ROME – On Sunday, Pope Francis reflected on Jesus’ command to love God above all things, and your neighbor as yourself, saying that it is in the Eucharist that we receive the grace to carry this out.

“God, who is Love, has created us to make us part of his life, to be loved and to love Him, and to love all other people with Him. This is God’s ‘dream’ for man. And in order to accomplish it we need his grace, we need to receive in us the ability to love that comes from God himself.”

For this reason “Jesus offers himself to us in the Eucharist…” the pope said Oct. 29. “In it we receive his Body and His Blood, that is, we receive Jesus in the best expression of his love, when He has offered himself to the Father for our salvation.”

Francis reflected on Sunday’s “short, but very important” Gospel passage from St. Matthew in his brief message before leading the Angelus with around 30,000 people in St. Peter’s Square.

In the Gospel passage, a Pharisee asks Jesus what, among the more than 600 Jewish laws, is the greatest. And Jesus, not hesitating at all, answers: “Love the Lord your God with all your heart, with all your soul and with all your mind. And love your neighbor as yourself.”

The Ten Commandments, which were communicated directly to Moses by God, are a covenant with the people. And in his answer, “Jesus wants to make it clear that without love of God and neighbor there is no true fidelity to this covenant with the Lord,” the pope pointed out.
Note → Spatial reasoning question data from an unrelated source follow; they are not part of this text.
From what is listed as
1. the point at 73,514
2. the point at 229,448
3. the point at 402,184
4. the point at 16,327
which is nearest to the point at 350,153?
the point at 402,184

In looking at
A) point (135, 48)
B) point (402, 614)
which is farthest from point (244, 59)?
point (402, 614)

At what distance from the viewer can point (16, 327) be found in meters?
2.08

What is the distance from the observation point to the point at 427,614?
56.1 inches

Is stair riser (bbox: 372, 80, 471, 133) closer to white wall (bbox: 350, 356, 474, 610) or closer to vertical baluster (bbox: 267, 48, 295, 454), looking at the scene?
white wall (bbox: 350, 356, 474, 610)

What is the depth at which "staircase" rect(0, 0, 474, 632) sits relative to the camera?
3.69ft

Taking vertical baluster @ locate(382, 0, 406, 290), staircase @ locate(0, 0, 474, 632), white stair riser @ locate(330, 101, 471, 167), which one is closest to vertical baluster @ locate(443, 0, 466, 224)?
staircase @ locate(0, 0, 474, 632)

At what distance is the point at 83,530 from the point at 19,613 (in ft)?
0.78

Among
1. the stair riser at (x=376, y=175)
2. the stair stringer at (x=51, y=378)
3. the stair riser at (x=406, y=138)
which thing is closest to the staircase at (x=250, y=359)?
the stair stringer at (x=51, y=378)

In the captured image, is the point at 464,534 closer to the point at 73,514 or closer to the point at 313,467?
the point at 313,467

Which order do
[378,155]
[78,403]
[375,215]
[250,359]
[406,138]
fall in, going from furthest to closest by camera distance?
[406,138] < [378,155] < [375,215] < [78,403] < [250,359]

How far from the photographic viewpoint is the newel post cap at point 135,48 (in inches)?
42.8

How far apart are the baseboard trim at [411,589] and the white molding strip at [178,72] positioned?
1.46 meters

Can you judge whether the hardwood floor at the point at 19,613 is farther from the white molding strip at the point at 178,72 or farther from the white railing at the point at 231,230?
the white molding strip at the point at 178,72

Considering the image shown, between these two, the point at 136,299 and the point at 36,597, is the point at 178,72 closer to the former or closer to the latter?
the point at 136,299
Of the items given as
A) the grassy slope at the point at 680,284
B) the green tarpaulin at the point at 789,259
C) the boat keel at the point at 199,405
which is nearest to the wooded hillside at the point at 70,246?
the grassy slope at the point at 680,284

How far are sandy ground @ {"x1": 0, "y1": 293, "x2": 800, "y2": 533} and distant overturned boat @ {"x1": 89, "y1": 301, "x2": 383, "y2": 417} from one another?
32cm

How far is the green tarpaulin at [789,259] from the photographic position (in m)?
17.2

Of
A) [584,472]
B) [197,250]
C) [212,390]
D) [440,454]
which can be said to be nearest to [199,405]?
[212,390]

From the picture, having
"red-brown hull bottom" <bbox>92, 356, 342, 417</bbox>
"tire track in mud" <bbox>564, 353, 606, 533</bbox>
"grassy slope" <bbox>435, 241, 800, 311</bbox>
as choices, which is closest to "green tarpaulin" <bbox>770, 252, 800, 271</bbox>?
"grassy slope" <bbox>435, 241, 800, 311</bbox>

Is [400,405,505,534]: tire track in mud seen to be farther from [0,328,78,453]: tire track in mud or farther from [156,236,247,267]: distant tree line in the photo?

In answering this question, Jesus is trying to help the Pharisees understand the proper order and importance of things, and how all other laws depend on these two.

“What Jesus proposes on this evangelical page is a wonderful ideal that corresponds to the most authentic desire of our heart,” he said. “In fact, that we have been created to love and to be loved.”

Francis emphasized that we can do many good things, follow all the laws, but if we do not have love it is useless. This is how Jesus lived his life: preaching and performing works always with what is “essential, that is, love.”

“Love gives momentum and fecundity to life and to the journey of faith: without love, both life and faith remain sterile.”

In fact, even if we have known the commandment to love from the time we were children, we must never stop trying to conform ourselves to this law, putting it into practice in whatever situation we find ourselves in, he concluded.

And as we try to live out this commandment to love, we can turn to the Blessed Virgin Mary for help, he said: The Holy Virgin helping us “to welcome into our lives the ‘great commandment’ of love of God and of neighbor.”